The star of Tri-Vision Films’ Kaulayaw says in Tagalog, "I may appear tough outside, but look inside me and I’m soft. When I go home (to Bgy. Talavera in Cabanatuan, Nueva Ecija), I ask my relatives to cook a big casserole of soup and have lots of banana cue around. Last Christmas, it was fun playing Sta. Claus to relatives. I myself chose the dress I bought for my 12-year-old niece at Landmark."

Like Rosanna, Barbara’s life is an open book loaded with lessons learned and committed to memory.

From her past romance with Raffy Tulfo, she learned that "it’s not easy to fall in love with a married man... You should always be the one to understand." From another colorful chapter in her life — a relationship with a politician who lavished her with gifts, Barbara learned all about the rich-poor gap and how it gnaws at her heart even now that the romance is over.
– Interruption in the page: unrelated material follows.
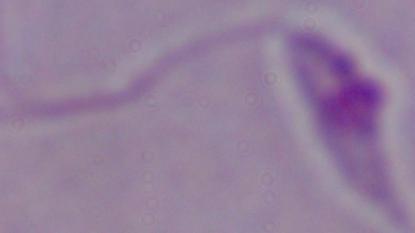
Captured at 1000x magnification. A Leishmania parasite is shown. Photomicrograph.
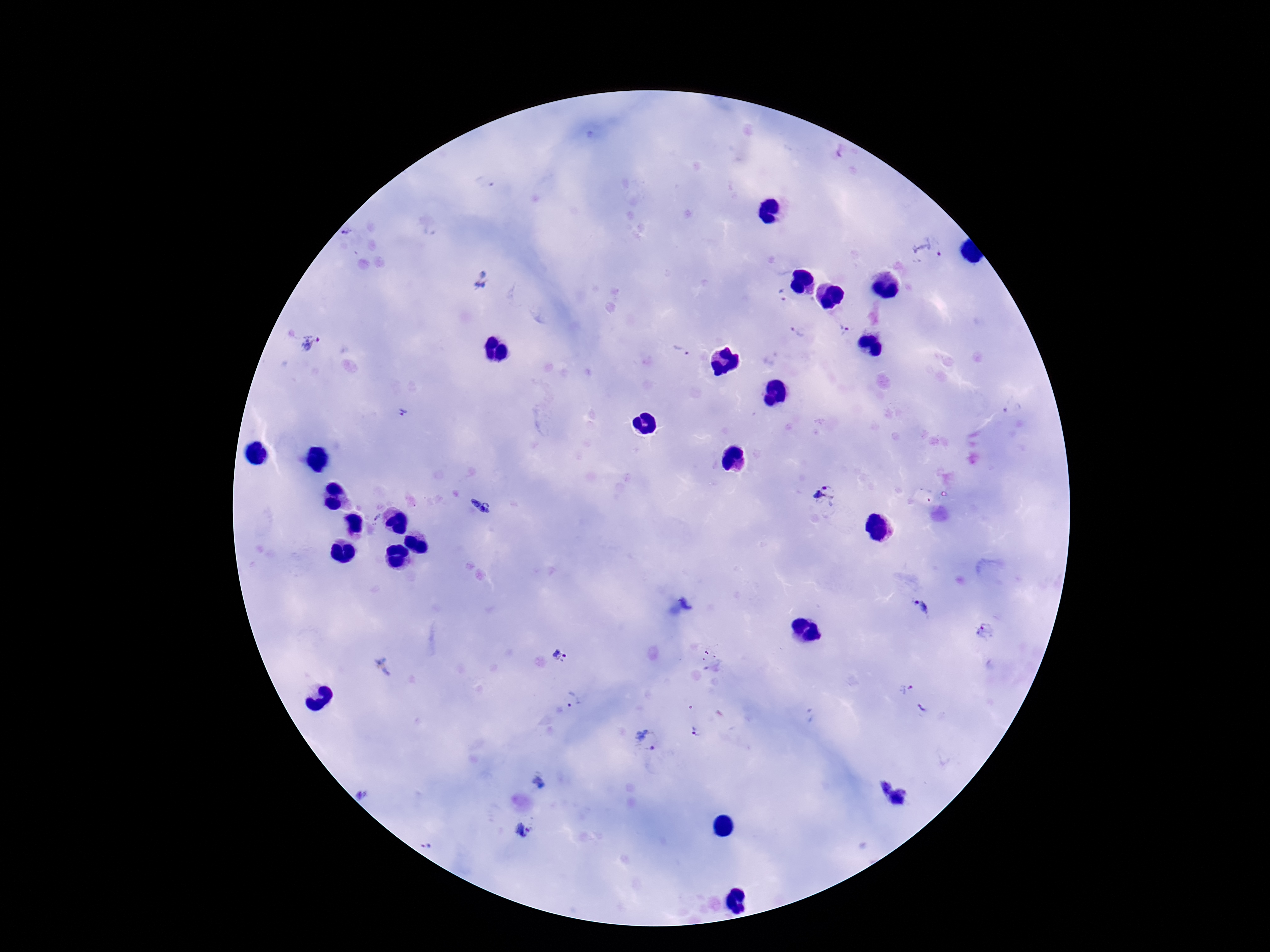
"The rich are getting richer; the poor poorer," she says with a wisdom one does not expect from somebody as worldly-looking as she is.

Turns out her former politician-boyfriend opened her eyes to this harsh reality through his various activities. He also left her with a love for current events, which Barbara nurtures to this day by subscribing to the Philippine STAR and reading it daily at home.

Barbara’s heart bleeds for the little girl selling sampaguita leis in the street and the watch-your-car boy eking out a living under the heat of the noonday sun. "Wait till I turn millionaire," she vows, "I’ll put them all in an orphanage."

Her vision goes even beyond: Barbara wants to become town mayor so she can fix the rough roads and lack of electricity in their barangay, where she is building a big house for her family.

But first, she must look after herself. Barbara would give her right arm to be paired with the likes of Fernando Poe Jr. and Rudy Fernandez. Pay her a princely sum and she will outdo Assunta de Rossi. Give her a TV talk show like Rosanna’s, and Barbara promises to keep viewers glued to their sets with her well-stocked arsenal of words and phrases.

"That’s Barbara," says Vir Gonzales, her manager. "She’s so determined to make it, not even rejection slips from producers who found her ‘simple and dark’ could change her mind."

Challenged instead of discouraged by these comments, Barbara took a personality development course. She also went to a slimming salon to tone her body. The result is a totally reinvented Barbara: a far cry from the simple-looking, even dark probinsiyana she was before.

The new Barbara so impressed Seiko Films’ Robbie Tan, he gave her a break in Tikim, which played up her flawless skin and fresh-as-a-daisy looks. The men, of course, started to sit up and notice.

Now Barbara can dream as high as she can. Kaulayaw, set for release in Metro theaters starting Jan. 30, is just the beginning.